→ Texto del ejercicio
═══

River Plate se prepara para dar un paso fuerte en el mercado y en su política de retención de talentos: la dirigencia buscará extender el contrato del joven arquero Santiago Beltrán y fijarle una cláusula de rescisión de 100 millones de euros, en medio del creciente interés de clubes europeos.
La decisión llega tras el notable presente del guardameta de 21 años, que se ganó la titularidad inesperadamente y se convirtió en una de las figuras del equipo en 2026.
Negociación en marcha y nuevo contrato hasta 2029
La dirigencia del “Millonario” se reunirá la próxima semana con Gustavo Goñi y Matías Aldao, representantes de la agencia Universal Twenty Two, que desde fines de abril manejan la carrera del arquero. El objetivo es claro: extender su vínculo hasta diciembre de 2029 y mejorar sustancialmente su salario.
Según lo previsto por el club, el actual contrato —que vencía en 2027— será actualizado no solo en términos económicos, sino también estratégicos, elevando su cláusula de rescisión a 100 millones de euros como medida de protección ante el interés internacional.
De alternativa a figura: el salto inesperado de Beltrán
El ascenso de Beltrán se produjo por circunstancias imprevistas: las lesiones de Franco Armani y Ezequiel Centurión en la pretemporada lo llevaron a debutar como titular sin experiencia en Primera. Desde entonces, respondió con actuaciones sólidas en un arco de máxima exigencia.
En lo que va de la temporada, acumula 13 vallas invictas en 23 partidos y fue determinante en la clasificación ante San Lorenzo por los octavos de final del Torneo Apertura, donde se consolidó como una de las revelaciones del plantel.

═══

→ Líneas de datos
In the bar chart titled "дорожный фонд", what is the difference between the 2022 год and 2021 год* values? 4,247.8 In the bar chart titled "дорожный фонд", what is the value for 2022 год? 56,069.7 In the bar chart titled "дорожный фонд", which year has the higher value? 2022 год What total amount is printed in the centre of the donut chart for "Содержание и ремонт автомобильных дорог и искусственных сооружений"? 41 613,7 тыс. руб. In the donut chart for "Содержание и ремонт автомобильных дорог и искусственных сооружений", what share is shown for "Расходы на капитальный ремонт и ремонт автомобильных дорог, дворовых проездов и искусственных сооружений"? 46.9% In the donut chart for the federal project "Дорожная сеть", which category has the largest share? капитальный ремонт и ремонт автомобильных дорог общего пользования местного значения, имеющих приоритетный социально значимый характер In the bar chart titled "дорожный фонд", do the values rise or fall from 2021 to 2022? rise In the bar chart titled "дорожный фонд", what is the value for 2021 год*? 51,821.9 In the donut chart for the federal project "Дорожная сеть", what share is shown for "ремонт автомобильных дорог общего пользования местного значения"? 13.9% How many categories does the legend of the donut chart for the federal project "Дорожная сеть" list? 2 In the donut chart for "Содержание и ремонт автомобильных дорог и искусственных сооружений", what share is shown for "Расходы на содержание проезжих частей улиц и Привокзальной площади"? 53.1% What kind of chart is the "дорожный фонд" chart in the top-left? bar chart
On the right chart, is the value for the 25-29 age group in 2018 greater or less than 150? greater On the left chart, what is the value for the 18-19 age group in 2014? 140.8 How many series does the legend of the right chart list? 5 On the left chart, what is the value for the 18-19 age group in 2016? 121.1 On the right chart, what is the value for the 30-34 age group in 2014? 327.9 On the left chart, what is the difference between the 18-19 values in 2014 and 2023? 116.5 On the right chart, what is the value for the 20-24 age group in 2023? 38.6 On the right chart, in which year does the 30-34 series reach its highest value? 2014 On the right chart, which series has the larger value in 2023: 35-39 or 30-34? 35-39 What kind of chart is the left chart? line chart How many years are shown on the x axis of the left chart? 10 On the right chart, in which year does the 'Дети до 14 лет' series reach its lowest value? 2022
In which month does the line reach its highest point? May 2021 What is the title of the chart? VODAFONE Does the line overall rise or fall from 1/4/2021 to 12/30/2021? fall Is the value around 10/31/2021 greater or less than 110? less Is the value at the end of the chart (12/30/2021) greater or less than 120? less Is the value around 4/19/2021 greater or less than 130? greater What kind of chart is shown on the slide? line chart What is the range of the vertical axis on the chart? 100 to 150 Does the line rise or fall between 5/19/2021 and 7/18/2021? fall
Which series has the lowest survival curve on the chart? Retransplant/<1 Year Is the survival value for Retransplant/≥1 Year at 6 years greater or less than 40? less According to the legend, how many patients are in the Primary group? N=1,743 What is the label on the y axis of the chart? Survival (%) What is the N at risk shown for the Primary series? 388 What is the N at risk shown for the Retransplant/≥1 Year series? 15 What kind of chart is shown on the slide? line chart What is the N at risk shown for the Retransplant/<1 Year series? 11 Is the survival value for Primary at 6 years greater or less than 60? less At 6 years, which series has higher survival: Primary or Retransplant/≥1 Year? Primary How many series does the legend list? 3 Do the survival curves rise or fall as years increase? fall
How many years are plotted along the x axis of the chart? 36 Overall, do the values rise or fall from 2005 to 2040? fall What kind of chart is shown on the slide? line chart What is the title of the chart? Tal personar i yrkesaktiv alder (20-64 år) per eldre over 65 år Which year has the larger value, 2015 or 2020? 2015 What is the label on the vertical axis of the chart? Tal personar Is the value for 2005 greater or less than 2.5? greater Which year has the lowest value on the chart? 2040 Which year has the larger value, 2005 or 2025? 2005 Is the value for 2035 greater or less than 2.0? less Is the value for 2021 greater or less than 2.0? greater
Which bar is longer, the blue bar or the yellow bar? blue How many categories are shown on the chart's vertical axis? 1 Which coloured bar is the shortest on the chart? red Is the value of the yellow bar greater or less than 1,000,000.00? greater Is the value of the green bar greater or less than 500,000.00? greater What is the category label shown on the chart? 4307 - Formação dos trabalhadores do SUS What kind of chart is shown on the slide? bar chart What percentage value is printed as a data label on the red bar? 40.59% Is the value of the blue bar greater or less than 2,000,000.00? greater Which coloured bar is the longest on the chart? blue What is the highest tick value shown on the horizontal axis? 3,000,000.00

═══

→ Tareas del ejercicio
1) Responda con datos del texto sobre Santiago Beltrán:
(a) ¿Qué edad tiene el arquero?
(b) ¿Hasta qué fecha busca la dirigencia extender su vínculo?
(c) ¿Cuántas vallas invictas acumula y en cuántos partidos?
2) Según el texto sobre Santiago Beltrán, ¿por qué el club elevará su cláusula de rescisión a 100 millones de euros?
3) Retome el texto sobre Santiago Beltrán a partir de su última oración.

→ Respuestas
1)
(a) Tiene 21 años.
(b) Hasta diciembre de 2029.
(c) Acumula 13 vallas invictas en 23 partidos.

2) El club elevará la cláusula como medida de protección ante el interés internacional por el arquero. Ese interés proviene de clubes europeos y va en aumento.

3)
Su rendimiento lo colocó incluso en la prelista de Lionel Scaloni con vistas a la próxima Copa del Mundo, mientras que su proyección ya despertó el interés de clubes europeos.
Representación nueva y estrategia de futuro
Hasta hace pocas semanas, el arquero no contaba con representación formal. Desde el club le recomendaron sumar agentes ante el crecimiento de su protagonismo. El 28 de abril selló su vínculo con Universal Twenty Two, lo que abrió la puerta a una negociación más estructurada con la dirigencia encabezada por Stefano Di Carlo.
La estrategia de River se enmarca en una política que el club viene reforzando: asegurar a sus jóvenes talentos con contratos largos y cláusulas elevadas para evitar salidas prematuras.
Un blindaje que apunta al mercado europeo
La intención de River no es solo deportiva, sino también económica. La cláusula de 100 millones de euros funciona como un mensaje al mercado: el arquero es considerado pieza clave del futuro inmediato del club.
Aunque se trata de una cifra simbólica en términos reales, el objetivo es elevar su valor y posicionarlo como uno de los proyectos más sólidos del fútbol argentino.